Android OS share in China gets boost from New Year’s sales
iOS Share Declines in Urban China for First Time Since August 2014
The latest smartphone OS data from Kantar Worldpanel ComTech for the three months ending February 2016 shows that Android increased its sales share in urban China to 76.4% from 73% in the same period a year ago. In the US and EU5, Android continued to make year-on-year gains.
Europe's big five markets include Great Britain, Germany, France, Italy, and Spain.
“Android showed solid growth in urban China during the three months ending February 2016, due to strong sales during the period around Chinese New Year (February 8). This is always a busy promotional season, and Android brands were able to take advantage,” said Lauren Guenveur, mobile analyst for Kantar Worldpanel ComTech. “Up-and-coming local brands Meizu and Oppo both showed strong year-on-year growth, each capturing about 6% of smartphone sales.”

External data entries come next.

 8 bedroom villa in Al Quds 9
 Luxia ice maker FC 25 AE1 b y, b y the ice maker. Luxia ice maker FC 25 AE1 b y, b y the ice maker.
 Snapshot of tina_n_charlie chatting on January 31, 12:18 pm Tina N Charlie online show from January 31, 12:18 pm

“For the first time since August 2014, iOS share did not grow in urban China in the 3 months ending February,” said Tamsin Timpson, strategic insight director at Kantar Worldpanel ComTech Asia. “iOS declined 3.2 percentage points between February 2015 and February 2016. Huawei was able to recapture the top spot on the Smartphone brand leader board, capturing 24.4% of Smartphones sold in urban China, just ahead of Apple’s 22.2%.”

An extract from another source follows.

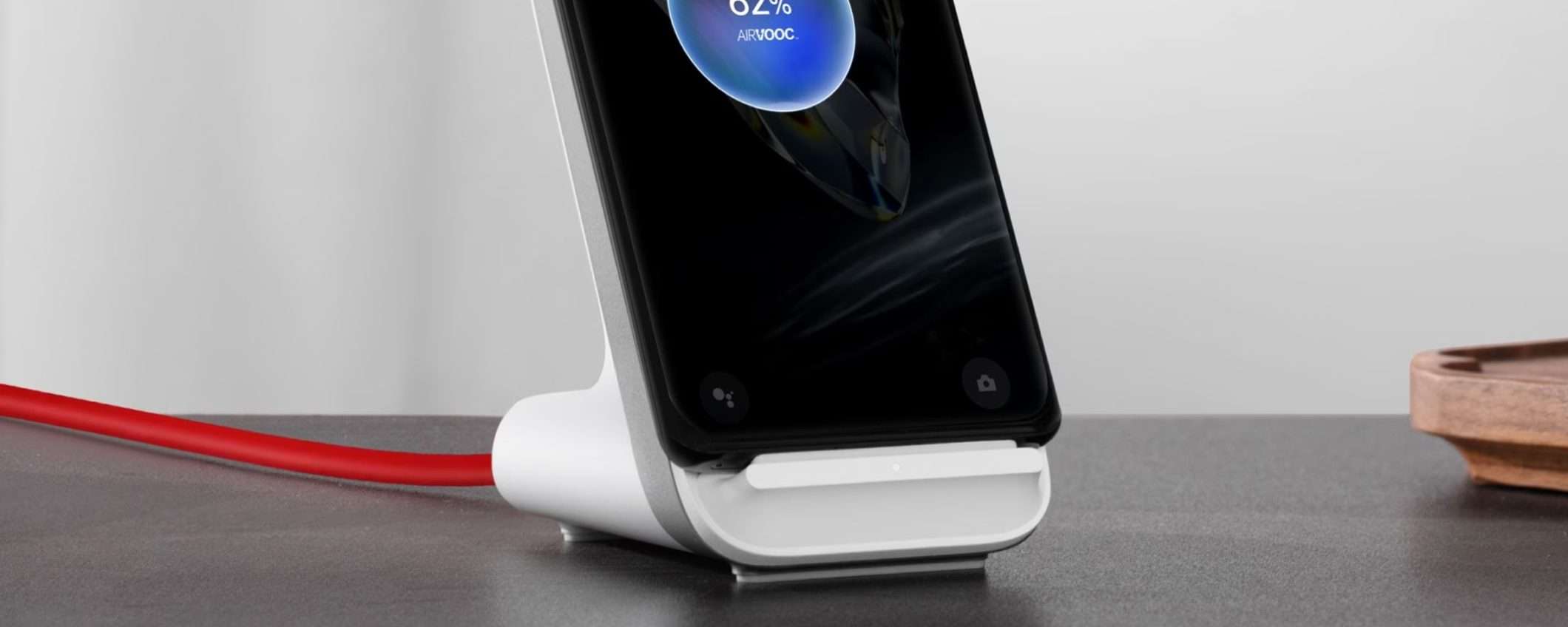 OnePlus 13: una batteria più grande, ma senza ricarica wireless?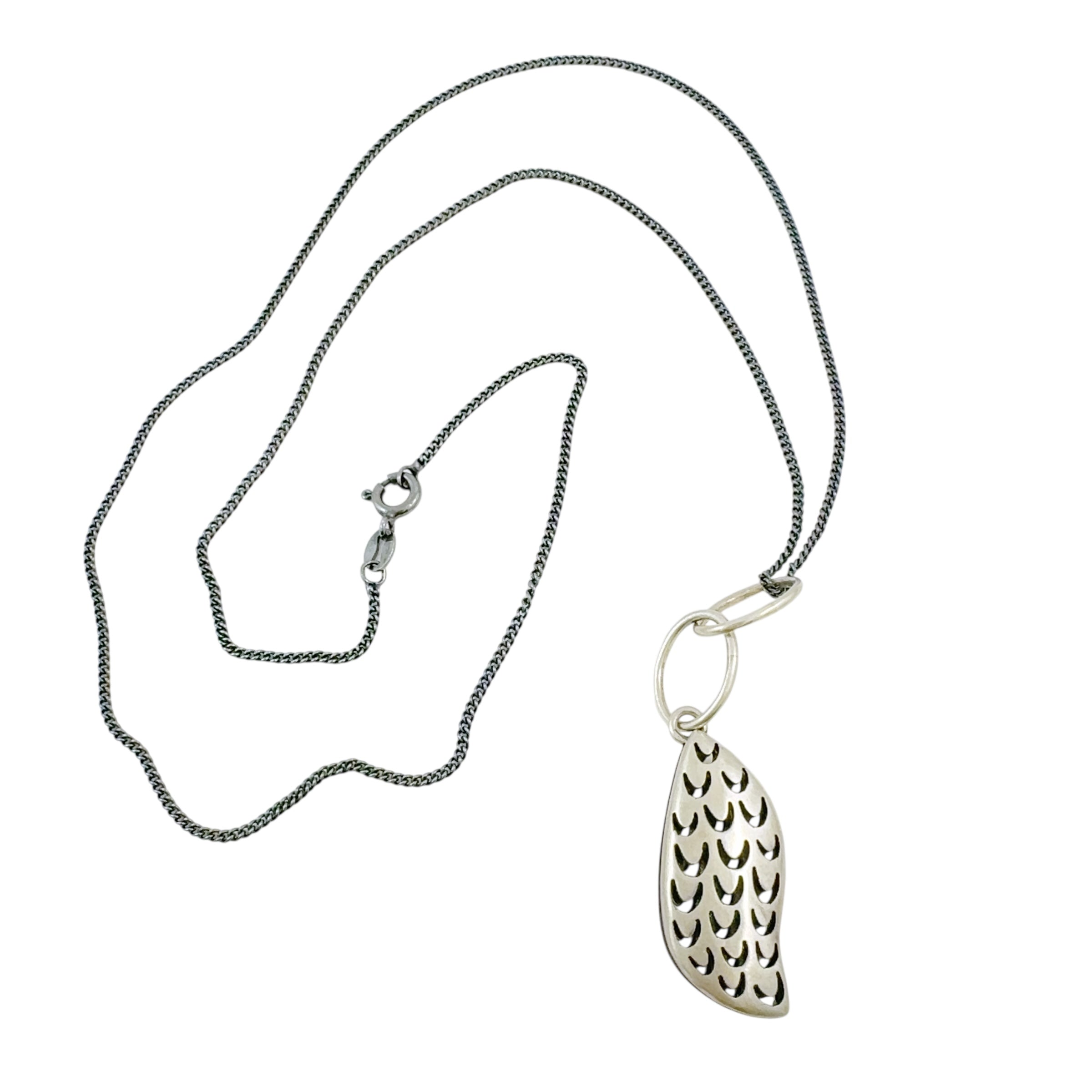 Medium Pod Pendant - Catherine White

“While Android’s share grew steadily in the EU5, performance varied considerably by market, underlining the impact that Huawei and local vendors are making in some markets,” noted Dominic Sunnebo, business unit director at Kantar Worldpanel ComTech Europe. “In Great Britain, 42% of the smartphone market falls in the premium category, and Huawei’s premium spec devices offering very good value for money have not yet tempted enough of Great Britain’s consumers. Android will be counting on Samsung’s new flagship devices to challenge Apple’s dominance.”
“In the US, the average spend on purchasing a smartphone in the three months ending February was $352. For Android buyers that meant that roughly 69% of consumers reported spend under $350, while for iOS buyers, that share was 39%. This represents a unique opportunity for the newly launched iPhone SE, which, at a $399 price point, will likely appeal to more cost-conscious first-time smartphone buyers who might otherwise be more inclined to pick up an Android smartphone, and to the sizable installed base of iPhone owners who have not yet upgraded,” Guenveur said.

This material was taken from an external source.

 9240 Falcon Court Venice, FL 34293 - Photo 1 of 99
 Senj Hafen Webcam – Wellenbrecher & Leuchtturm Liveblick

“With the iPhone SE going on sale last week, we will be closely tracking initial acceptance and uptake of this $399 addition to the iOS offering,” Guenveur added. “There are also significant numbers of potential buyers, particularly in China, who may not be able to afford the high price of a flagship iPhone but may find that the iPhone SE lets them take their first step into the Apple ecosystem.”